Competitive interviews
I’ve had a couple of interviews now for research associate, but not a lot because I’m picky about what I want to apply for, and don’t apply unless
- I really want the job
- I believe I’m good enough to do the job
But the competition has been better and I’ve not been offered the posts.
It’s all part of learning. One interviewer debriefed me by explaining that I didn’t go far enough on following through some thoughts on how a theory that I’d used in my PhD thesis might apply to the area we were discussing. That’s important, because it was an interesting discussion and made me think it would be fun to work with these academics and I would continue to enjoy such discussions – but they found someone better. Fair enough.
In another, perhaps more structured interview, it was clear what sort of questions each interviewer had in mind. I share them in case you, dear reader, are also anticipating such interviews:
- Methodological experience – describe a time when you had difficulties of access? I had difficulties here, here and here, the last being the most interestingly difficult.
- Publishing intentions – what’s your publication strategy? I’m presenting papers at conferences and then with conference feedback hope to develop them further to submit to journals.
- Limited experience in the area – where do you think you’d take time to get up to speed (in this new area)?
- Career – how do you see your career progressing? I find this question slightly startling as being so old and of a generation when educated women were encouraged to go into teaching or nursing “in case you get married” I have rarely been asked this question. It’s nice to think that interviewers expect a career of me (though cynically they have to ask the same questions of every interviewee) and indeed I recently heard on Radio 4 Saturday live program of a woman, Mary Hobson who completed her PhD at 74 and is now an award-winning translator of Russian novels, so I have the role models.

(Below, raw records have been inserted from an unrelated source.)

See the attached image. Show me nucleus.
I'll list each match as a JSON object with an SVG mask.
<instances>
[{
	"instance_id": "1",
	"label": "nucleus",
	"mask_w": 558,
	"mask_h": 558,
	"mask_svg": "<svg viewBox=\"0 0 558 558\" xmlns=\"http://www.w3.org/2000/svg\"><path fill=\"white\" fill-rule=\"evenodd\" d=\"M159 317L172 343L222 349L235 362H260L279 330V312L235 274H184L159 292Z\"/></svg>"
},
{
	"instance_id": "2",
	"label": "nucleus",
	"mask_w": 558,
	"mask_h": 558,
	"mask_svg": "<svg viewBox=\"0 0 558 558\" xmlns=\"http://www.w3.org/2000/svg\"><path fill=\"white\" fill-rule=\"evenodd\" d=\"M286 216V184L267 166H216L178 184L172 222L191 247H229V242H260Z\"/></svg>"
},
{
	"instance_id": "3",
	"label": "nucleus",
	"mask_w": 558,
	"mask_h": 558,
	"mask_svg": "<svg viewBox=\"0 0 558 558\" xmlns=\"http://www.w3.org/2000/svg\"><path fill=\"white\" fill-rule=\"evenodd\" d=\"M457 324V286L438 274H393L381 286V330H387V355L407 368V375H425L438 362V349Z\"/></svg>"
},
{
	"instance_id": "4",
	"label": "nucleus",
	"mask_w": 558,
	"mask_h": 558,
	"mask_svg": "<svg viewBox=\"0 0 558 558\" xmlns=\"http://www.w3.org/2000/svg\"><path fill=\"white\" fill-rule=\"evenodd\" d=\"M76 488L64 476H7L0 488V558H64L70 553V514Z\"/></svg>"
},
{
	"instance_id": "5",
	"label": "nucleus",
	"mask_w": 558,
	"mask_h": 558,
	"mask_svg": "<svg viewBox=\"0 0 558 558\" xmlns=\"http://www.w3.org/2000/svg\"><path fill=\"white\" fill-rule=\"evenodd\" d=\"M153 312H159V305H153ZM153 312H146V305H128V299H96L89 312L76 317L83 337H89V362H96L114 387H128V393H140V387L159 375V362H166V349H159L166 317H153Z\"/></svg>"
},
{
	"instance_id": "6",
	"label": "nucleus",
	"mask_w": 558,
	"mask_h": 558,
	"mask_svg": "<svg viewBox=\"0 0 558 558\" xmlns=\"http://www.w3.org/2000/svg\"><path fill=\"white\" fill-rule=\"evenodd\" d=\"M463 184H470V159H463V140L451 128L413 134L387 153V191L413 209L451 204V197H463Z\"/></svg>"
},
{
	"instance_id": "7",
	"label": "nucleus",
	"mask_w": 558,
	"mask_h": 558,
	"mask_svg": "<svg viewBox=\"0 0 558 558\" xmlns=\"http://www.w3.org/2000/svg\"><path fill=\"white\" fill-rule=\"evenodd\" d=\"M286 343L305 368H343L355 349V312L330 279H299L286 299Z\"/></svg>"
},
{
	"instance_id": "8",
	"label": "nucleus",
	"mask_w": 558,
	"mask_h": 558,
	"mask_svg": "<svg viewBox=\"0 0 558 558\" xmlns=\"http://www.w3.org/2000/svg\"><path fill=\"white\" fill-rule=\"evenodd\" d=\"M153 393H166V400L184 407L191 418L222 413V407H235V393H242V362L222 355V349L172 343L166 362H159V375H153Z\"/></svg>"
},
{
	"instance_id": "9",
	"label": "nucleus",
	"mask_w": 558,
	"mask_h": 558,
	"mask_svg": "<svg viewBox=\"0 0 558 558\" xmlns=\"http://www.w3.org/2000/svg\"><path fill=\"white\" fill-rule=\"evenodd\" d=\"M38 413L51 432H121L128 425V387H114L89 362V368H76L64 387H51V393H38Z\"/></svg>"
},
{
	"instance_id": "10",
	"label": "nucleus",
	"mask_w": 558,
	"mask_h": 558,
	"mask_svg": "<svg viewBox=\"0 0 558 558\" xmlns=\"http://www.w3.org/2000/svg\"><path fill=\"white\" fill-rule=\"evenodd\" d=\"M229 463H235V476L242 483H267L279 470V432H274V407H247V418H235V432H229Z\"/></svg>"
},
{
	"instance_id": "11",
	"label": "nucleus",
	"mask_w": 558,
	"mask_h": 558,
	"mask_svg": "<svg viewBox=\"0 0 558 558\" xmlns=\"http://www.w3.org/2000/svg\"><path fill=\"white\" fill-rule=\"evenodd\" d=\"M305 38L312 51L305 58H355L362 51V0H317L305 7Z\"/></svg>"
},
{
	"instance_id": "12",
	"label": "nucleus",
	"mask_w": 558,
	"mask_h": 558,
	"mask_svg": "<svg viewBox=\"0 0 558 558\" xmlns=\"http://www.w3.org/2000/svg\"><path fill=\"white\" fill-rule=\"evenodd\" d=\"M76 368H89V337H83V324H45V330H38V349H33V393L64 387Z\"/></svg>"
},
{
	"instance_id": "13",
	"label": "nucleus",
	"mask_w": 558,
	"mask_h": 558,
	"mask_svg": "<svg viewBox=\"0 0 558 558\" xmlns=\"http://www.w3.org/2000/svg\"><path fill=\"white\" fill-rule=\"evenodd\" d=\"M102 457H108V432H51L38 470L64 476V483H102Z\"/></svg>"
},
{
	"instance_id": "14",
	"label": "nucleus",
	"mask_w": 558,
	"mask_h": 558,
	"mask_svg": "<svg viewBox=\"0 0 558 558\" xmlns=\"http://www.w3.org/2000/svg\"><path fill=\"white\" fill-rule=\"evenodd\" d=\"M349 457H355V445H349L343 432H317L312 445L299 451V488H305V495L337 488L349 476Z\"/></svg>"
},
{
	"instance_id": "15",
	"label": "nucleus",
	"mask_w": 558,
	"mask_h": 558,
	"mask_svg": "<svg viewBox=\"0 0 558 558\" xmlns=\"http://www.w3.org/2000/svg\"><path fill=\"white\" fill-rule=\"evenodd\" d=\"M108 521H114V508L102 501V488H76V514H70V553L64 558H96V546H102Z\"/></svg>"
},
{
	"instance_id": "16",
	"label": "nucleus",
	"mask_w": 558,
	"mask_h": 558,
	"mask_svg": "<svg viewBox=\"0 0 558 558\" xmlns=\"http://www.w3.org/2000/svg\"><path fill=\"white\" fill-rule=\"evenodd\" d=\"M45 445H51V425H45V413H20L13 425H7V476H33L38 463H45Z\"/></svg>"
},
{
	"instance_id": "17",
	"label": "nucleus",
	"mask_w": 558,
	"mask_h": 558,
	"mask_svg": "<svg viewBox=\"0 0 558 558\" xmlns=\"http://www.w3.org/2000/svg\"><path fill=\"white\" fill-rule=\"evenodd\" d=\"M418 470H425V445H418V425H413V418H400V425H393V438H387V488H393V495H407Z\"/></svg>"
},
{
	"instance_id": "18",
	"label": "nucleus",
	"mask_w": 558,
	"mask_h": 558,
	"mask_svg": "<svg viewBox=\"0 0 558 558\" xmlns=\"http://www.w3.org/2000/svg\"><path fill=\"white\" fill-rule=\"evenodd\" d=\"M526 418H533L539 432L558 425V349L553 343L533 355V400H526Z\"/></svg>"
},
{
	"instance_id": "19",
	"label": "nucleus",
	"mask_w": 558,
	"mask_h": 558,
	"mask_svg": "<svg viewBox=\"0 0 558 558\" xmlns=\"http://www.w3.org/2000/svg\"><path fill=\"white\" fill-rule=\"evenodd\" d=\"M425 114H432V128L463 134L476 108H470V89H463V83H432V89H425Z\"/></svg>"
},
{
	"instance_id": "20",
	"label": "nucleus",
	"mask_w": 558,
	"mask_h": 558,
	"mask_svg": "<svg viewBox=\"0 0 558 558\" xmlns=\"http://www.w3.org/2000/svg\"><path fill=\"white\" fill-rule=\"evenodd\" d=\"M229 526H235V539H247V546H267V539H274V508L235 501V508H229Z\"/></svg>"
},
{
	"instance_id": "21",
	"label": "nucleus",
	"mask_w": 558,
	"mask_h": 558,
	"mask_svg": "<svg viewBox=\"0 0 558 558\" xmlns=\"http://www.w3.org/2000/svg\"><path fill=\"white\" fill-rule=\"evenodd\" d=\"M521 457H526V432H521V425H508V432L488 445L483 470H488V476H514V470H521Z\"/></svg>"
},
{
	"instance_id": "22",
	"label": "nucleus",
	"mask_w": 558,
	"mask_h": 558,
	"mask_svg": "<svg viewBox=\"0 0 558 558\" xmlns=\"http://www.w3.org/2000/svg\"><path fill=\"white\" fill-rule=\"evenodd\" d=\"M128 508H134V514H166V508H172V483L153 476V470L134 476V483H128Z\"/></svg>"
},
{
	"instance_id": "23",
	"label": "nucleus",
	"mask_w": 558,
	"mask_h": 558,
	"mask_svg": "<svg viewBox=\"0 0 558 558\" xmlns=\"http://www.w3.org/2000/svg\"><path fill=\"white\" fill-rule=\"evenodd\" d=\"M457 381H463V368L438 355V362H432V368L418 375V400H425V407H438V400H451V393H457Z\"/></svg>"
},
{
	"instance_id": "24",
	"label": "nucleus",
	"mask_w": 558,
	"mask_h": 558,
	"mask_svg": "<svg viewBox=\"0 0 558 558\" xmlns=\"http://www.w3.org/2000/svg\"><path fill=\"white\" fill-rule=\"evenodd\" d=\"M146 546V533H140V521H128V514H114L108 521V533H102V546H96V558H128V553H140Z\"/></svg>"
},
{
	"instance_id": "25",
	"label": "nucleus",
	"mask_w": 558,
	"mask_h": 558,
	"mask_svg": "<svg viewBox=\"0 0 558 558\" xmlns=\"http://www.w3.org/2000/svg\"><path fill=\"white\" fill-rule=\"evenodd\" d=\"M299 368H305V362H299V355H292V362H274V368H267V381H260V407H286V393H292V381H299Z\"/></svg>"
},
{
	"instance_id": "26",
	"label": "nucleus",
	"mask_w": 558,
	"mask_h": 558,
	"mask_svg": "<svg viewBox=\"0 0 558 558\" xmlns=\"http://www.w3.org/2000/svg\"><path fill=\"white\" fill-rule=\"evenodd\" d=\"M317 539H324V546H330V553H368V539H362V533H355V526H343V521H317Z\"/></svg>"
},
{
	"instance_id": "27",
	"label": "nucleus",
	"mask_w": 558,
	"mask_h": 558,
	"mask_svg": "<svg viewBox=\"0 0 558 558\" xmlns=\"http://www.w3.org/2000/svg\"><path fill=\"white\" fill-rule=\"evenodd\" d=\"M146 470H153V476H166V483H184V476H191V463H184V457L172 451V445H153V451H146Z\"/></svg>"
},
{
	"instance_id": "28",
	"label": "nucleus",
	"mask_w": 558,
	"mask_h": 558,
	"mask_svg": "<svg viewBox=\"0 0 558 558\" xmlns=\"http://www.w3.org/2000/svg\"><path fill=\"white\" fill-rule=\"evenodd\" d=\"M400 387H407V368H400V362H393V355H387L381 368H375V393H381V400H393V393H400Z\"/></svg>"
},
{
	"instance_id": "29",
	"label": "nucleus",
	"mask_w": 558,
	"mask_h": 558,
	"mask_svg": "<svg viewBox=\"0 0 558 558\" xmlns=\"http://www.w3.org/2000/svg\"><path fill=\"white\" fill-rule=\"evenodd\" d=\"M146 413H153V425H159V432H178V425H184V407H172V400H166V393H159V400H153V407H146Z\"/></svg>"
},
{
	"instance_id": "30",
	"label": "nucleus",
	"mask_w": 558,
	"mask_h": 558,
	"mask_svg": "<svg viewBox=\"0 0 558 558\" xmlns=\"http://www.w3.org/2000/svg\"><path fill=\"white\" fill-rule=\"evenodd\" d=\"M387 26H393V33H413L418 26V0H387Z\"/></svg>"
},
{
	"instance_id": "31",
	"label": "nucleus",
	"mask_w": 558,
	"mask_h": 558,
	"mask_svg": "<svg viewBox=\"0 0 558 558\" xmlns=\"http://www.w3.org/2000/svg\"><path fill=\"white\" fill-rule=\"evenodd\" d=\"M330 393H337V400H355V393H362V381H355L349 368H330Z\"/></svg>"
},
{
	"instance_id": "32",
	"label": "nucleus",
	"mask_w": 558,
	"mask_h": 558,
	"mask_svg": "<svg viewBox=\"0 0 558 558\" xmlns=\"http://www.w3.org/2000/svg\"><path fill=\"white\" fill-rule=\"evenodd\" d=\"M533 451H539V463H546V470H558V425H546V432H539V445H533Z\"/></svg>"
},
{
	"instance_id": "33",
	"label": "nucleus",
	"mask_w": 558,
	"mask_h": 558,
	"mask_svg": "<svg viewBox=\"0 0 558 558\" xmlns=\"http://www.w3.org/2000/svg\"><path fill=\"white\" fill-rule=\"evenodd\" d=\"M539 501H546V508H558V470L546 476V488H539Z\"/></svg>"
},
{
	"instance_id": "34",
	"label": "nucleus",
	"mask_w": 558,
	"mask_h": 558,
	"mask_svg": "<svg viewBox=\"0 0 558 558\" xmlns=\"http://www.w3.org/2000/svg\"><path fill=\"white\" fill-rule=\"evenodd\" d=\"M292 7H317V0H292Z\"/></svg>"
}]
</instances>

- What wider academic activities do you undertake? I’m not sure what they’re looking for here. I tutor, monitor and have acted as an adviser. I happen to have a little coding work, a little analysis work and some research interviews. Perhaps they are asking if I attend conferences and workshops or support other students in some way. I mentioned the LAK12 MOOC that I’d been following and that was novel to them since none of them had heard of Massive Open Online Courses.
Again, I didn’t get offered the job because they had people who were better experienced in the relevant area. The feedback from that research interview was encouraging: they considered my answers measured and thoughtful, and told me to apply for future posts.
Perhaps I need to scupper the competition.